_How to complete this task_
When you reach the line containing "scientific name: Urocyon cinereoargenteus" in the data below, reproduce it and every line that follows, exactly and without additions.

[Saved data entries]

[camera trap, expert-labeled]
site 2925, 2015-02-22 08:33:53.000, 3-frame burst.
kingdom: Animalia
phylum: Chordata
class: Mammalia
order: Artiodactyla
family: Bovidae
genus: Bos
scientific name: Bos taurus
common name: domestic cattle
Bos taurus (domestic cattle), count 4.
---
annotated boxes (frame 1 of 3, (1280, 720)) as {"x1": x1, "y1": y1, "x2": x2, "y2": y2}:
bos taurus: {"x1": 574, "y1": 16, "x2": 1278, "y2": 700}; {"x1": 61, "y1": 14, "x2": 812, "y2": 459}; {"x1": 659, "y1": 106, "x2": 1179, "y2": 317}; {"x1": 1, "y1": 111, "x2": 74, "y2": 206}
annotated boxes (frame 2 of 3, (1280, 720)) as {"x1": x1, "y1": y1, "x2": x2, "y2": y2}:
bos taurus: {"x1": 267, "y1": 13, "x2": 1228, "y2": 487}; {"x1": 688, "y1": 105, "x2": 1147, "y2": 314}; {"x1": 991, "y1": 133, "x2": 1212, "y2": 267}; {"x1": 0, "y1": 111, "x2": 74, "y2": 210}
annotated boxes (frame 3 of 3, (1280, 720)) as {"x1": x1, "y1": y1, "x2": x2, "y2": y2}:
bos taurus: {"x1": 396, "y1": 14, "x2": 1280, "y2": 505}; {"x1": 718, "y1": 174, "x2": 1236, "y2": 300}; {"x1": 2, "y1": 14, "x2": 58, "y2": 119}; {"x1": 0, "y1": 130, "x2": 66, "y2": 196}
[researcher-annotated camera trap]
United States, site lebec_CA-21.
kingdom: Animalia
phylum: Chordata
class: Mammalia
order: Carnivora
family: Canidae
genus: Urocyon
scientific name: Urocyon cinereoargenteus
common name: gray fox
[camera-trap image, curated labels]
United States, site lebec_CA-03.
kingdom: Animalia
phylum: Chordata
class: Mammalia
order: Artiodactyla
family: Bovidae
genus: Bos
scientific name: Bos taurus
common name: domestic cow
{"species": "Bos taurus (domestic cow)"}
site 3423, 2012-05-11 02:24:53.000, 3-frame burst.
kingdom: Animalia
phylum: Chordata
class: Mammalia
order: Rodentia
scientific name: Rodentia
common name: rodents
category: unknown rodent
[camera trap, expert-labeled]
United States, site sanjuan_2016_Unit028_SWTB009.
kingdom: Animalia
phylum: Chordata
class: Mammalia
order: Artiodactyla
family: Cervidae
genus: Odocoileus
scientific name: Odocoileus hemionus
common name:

_Final answer_
scientific name: Urocyon cinereoargenteus
common name: gray fox
[camera-trap image, curated labels]
United States, site lebec_CA-03.
kingdom: Animalia
phylum: Chordata
class: Mammalia
order: Artiodactyla
family: Bovidae
genus: Bos
scientific name: Bos taurus
common name: domestic cow
{"species": "Bos taurus (domestic cow)"}
site 3423, 2012-05-11 02:24:53.000, 3-frame burst.
kingdom: Animalia
phylum: Chordata
class: Mammalia
order: Rodentia
scientific name: Rodentia
common name: rodents
category: unknown rodent
[camera trap, expert-labeled]
United States, site sanjuan_2016_Unit028_SWTB009.
kingdom: Animalia
phylum: Chordata
class: Mammalia
order: Artiodactyla
family: Cervidae
genus: Odocoileus
scientific name: Odocoileus hemionus
common name:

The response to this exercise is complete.